A Lattice Boltzmann Method for Non-Newtonian Blood Flow in Coiled Intracranial Aneurysms
Medeea Horvat, Stephan B. Lunowa, Dmytro Sytnyk, Barbara Wohlmuth
TL;DR
The paper tackles the prediction of flow changes in intracranial aneurysms after coil embolization by integrating patient-specific geometry with a coil representation as an inhomogeneous porous medium. It couples volume-averaged Navier–Stokes equations for non-Newtonian blood with a lattice Boltzmann method that uses a variable relaxation rate to capture viscosity, enabling efficient simulations on voxelized geometries. A key contribution is the direct comparison between fully resolved coil geometry and a porous surrogate in a realistic aneurysm, showing good agreement and substantial flow and wall shear stress reductions with increasing packing density. The framework enables patient-specific flow assessment for treatment planning, though questions about parameter calibration and uncertainty quantification remain for future work.
Abstract
Intracranial aneurysms are the leading cause of hemorrhagic stroke. One of the established treatment approaches is the embolization induced by coil insertion. However, the prediction of treatment and subsequent changed flow characteristics in the aneurysm is still an open problem.

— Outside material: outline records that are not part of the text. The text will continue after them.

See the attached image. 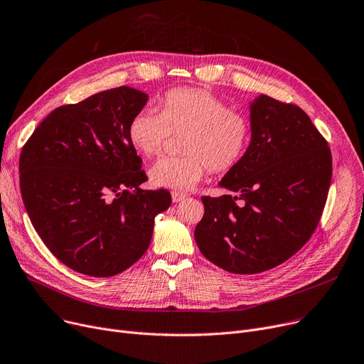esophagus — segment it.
Returning <instances> with one entry per match:
<instances>
[{
	"label": "esophagus",
	"mask_w": 364,
	"mask_h": 364,
	"mask_svg": "<svg viewBox=\"0 0 364 364\" xmlns=\"http://www.w3.org/2000/svg\"><path fill=\"white\" fill-rule=\"evenodd\" d=\"M171 196H172V202H174V203H178V202H181V200H184L187 198V195L180 193V192H172Z\"/></svg>",
	"instance_id": "esophagus-1"
}]
</instances>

In this work, we present an approach based on a patient-specific geometry and parameters including a coil representation as inhomogeneous porous medium. The model consists of the volume-averaged Navier-Stokes equations for a non-Newtonian blood rheology. We solve these equations using a problem-adapted lattice Boltzmann method and present a comparison between fully-resolved and volume-averaged simulations. The results indicate the validity of the model. Overall, this workflow allows for patient specific assessment of the flow due to potential treatment.